I don’t know of anyone having traced the development of
thought regarding the Christian Trinity directly from these three main sources (Mystery
Cults, Palestinian Judaism, Hellenistic Judaism) through its getting mixed up
with Gentile Hellenistic philosophies such as Neoplatonism to the
afore-mentioned Ecumenical Councils. But
should that ever happen, I would be very interested to see it.
These ideas, while widespread, are not universal among Jews,
then or now, though all consider the Shekhinah or Ruach ha-Kodesh feminine, as was
Sophia by ancient Greeks. So too is Binah,
incidentally. Some Jewish philosophers,
in contrast to the above, equate Memra with Shekhinah. For Moses Maimonides, the preeminent
philosopher and theologian produced by the Sephardic Jewish community in Al-Andalus
and later of Alexandria, Egypt, the Shekinah, Memra, Yekara, and Logos were all
separate and equal emanations of the One God.

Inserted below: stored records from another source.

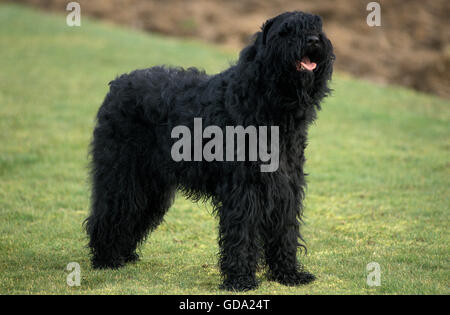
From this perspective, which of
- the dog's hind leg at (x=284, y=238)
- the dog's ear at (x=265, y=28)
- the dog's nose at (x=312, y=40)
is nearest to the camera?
the dog's nose at (x=312, y=40)

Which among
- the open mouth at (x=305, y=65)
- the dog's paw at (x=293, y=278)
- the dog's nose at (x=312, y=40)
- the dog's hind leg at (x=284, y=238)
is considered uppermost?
the dog's nose at (x=312, y=40)

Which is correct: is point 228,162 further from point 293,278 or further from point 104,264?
point 104,264

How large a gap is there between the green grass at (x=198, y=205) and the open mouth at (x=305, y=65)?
2.29 metres

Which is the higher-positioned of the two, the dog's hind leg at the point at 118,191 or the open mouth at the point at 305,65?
the open mouth at the point at 305,65

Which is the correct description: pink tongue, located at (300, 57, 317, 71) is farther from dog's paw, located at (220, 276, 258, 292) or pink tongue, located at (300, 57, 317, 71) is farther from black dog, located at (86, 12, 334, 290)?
dog's paw, located at (220, 276, 258, 292)

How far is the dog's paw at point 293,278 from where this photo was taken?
22.1ft

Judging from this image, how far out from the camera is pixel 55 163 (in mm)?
13203

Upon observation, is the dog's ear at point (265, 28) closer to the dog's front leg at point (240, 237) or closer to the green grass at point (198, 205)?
the dog's front leg at point (240, 237)

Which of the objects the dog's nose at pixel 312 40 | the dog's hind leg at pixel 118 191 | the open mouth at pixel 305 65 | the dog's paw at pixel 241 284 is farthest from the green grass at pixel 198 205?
the dog's nose at pixel 312 40

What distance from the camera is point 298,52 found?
584 centimetres

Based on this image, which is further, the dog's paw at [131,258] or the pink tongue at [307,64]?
the dog's paw at [131,258]

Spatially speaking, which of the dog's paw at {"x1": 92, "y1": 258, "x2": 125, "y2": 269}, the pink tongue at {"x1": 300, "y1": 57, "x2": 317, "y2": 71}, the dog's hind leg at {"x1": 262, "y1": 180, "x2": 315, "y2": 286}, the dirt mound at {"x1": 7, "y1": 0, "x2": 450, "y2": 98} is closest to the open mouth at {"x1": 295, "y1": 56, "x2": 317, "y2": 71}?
the pink tongue at {"x1": 300, "y1": 57, "x2": 317, "y2": 71}

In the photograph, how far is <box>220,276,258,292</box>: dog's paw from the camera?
6356 millimetres

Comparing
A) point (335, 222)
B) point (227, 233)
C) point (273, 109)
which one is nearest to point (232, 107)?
point (273, 109)
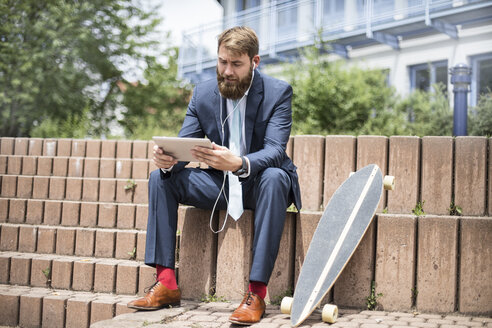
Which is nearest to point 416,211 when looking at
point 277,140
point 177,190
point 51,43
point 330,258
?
point 330,258

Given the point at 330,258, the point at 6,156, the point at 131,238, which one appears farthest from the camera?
the point at 6,156

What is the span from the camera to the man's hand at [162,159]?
309 cm

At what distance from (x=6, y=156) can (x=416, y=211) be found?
430cm

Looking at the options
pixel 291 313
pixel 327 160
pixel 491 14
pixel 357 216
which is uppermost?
pixel 491 14

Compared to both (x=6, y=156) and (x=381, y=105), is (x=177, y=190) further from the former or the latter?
(x=381, y=105)

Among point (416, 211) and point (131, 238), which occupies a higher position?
point (416, 211)

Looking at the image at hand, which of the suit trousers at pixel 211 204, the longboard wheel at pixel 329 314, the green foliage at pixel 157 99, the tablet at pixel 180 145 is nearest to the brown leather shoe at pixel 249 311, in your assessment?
the suit trousers at pixel 211 204

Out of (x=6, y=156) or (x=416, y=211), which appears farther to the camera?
(x=6, y=156)

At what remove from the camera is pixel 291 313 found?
284 cm

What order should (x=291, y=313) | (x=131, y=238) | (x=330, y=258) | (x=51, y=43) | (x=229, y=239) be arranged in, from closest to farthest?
1. (x=291, y=313)
2. (x=330, y=258)
3. (x=229, y=239)
4. (x=131, y=238)
5. (x=51, y=43)

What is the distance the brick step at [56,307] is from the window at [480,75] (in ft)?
26.7

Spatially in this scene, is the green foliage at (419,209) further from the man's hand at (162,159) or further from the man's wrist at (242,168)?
the man's hand at (162,159)

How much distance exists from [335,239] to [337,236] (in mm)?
23

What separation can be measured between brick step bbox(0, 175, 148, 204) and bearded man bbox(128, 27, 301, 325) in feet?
4.83
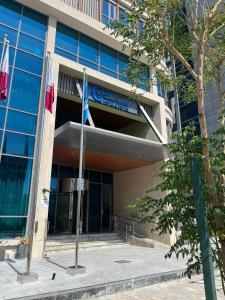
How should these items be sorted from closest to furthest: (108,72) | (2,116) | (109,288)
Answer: (109,288), (2,116), (108,72)

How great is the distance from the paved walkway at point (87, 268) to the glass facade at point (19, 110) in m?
2.65

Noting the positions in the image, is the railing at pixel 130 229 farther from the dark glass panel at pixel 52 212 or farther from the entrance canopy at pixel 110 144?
the dark glass panel at pixel 52 212

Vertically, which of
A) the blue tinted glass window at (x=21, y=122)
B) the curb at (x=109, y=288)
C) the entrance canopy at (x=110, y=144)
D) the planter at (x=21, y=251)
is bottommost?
the curb at (x=109, y=288)

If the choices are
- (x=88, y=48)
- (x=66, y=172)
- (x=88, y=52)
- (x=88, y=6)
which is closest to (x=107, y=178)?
(x=66, y=172)

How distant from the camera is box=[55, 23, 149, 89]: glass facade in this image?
57.9 feet

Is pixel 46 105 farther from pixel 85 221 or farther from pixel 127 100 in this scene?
pixel 85 221

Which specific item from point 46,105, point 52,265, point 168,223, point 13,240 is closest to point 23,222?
point 13,240

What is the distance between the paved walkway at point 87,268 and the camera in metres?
8.15

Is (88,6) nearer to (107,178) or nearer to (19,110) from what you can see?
(19,110)

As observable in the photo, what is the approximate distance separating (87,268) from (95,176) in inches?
466

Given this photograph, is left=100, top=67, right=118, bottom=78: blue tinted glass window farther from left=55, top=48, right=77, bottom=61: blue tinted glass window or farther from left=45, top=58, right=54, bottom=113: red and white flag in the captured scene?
left=45, top=58, right=54, bottom=113: red and white flag

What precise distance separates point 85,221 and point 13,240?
8.91 metres

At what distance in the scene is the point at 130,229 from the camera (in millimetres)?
20047

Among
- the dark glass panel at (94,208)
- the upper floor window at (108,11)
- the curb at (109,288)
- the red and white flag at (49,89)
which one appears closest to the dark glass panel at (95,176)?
the dark glass panel at (94,208)
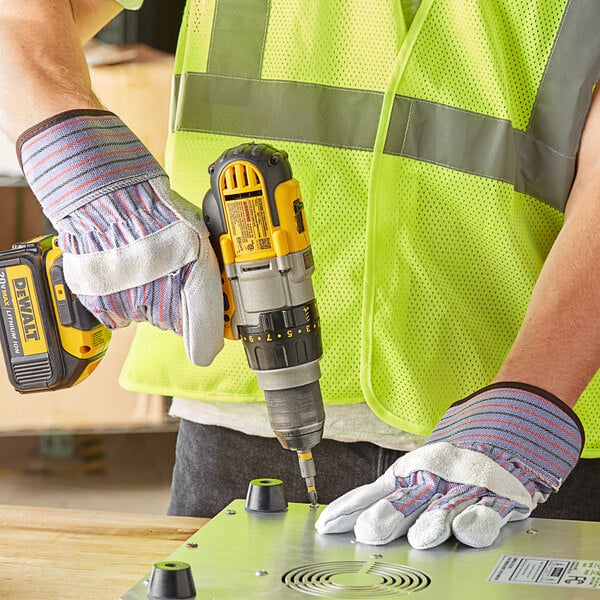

Doctrine of the Holy Trinity in the Early Church:
The sole explicit mention of the Holy Trinity in the New
Testament comes in the Great Commission at the end of the Gospel of Matthew
(28:19), in which the apostles are exhorted to baptize them “in the name of the
Father, and of the Son, and of the Holy Spirit”. This is in direct contradiction to Peter’s call
to the crowd in The Acts of the Apostles 2:39 to be “baptized every one of you in the name of Jesus Christ for the
forgiveness of your sins”, as well as every scene in which a new convert is
baptized elsewhere in the New Testament.
This and other factors argue the case that this particular
passage is a later interpolation, a “pious fraud”. Were this passage in the original Matthew, Arians
might have never become such a threat to the Athanasians (or perhaps the
reverse was the case). Incidentally,
both theologians were from the church in Alexandria, a factor that often gets
overlooked in accounts of the whole controversy that led to the First
Ecumenical Council at Nicaea in 325 CE.
Another factor is that no Early Fathers talked about
it. The first to mention anything
related to the Trinity was Justin Martyr, around 110 CE, when he exhorted “obedience
to Christ, and to the Father, and to the Holy Spirit”. The correct three “persons”, but not exactly
a Trinitarian formulation either. In
the later 2nd century, Theophilius of Antioch was the first to use
the word “Trinity”, which he defined as God, his Word, and his Spirit. Tertullian, later declared a heretic, was the
first important apologist for the Doctrine of the Trinity as the Father, the
Son, and the Holy Spirit in an early 3rd century dispute with a
theologian named Praxeas, who advocated the doctrine of monarchianism, which
opposed division of the Godhead into different persons.